Often, IT project failures and budget/time overruns can be attributed to a poor communications plan—or to the complete lack of a plan.
IT projects require more agility because of iterations at various stages of the project life cycle (such as requirements and analysis, architecture, design, construction, integration and testing, and implementation). With so many iterations, sparse and infrequent communication between stakeholders (external and internal) can adversely affect project success.
Unlike larger enterprises, small businesses lack detailed processes and structures, which makes communication an even bigger challenge for them. This is a recipe for project failure.
A well-defined communication plan can help IT project managers reduce the risk of project failure. It will ensure that team members are always aware of iterations, eliminate expensive rework, and introduce greater adaptability to the constant and swift technological changes in the project life cycle.
This article aims to help small-business IT project managers build a communication plan for their IT projects. We look at Gartner’s “Effective Communications: How to Develop a Communications Plan” report (content available to Gartner clients) for the essential components of building an effective communication plan.

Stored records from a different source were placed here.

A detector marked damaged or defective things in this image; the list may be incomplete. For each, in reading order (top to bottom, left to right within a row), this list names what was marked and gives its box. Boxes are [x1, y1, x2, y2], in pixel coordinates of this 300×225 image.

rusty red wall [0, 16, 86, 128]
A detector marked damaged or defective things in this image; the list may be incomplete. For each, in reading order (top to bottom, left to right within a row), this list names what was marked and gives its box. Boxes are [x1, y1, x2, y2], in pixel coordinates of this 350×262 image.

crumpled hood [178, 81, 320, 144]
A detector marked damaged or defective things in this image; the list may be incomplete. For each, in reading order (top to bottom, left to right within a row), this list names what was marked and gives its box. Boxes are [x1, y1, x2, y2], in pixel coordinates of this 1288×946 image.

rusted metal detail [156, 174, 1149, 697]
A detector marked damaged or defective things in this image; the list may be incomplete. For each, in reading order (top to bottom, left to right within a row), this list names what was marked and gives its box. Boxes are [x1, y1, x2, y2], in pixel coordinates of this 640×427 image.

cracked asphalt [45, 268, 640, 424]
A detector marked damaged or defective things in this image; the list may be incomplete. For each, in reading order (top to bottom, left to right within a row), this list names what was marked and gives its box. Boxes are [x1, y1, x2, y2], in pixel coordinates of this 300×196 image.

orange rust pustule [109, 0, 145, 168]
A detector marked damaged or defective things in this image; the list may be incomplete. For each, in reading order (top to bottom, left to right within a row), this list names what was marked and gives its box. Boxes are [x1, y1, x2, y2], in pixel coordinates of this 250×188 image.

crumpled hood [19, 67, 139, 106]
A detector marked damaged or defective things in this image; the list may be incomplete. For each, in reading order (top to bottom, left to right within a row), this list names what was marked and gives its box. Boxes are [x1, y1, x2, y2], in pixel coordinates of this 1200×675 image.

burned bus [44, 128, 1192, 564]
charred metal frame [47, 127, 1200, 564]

Components of an effective IT project communication plan
In this section, we discuss each component and how IT project managers can improve each component. Listed below are the eight crucial components of an effective communication plan.
Now, let’s look at these components in detail.
Purpose: Be clear about the intent of the communication
According to Gartner, every communication must have a purpose. Here are some common examples:
- To inform recipients about necessary updates
- To request or encourage people to act
- To position the plan of action in context of the larger vision
- To consult, in order to come up with better ideas
- To be a champion who inspires people to stay engaged during any changes
As an IT project manager, here’s what you can do:
- Be clear about the purpose of your communication. Don’t over- or under-communicate. Make your communication short and crisp.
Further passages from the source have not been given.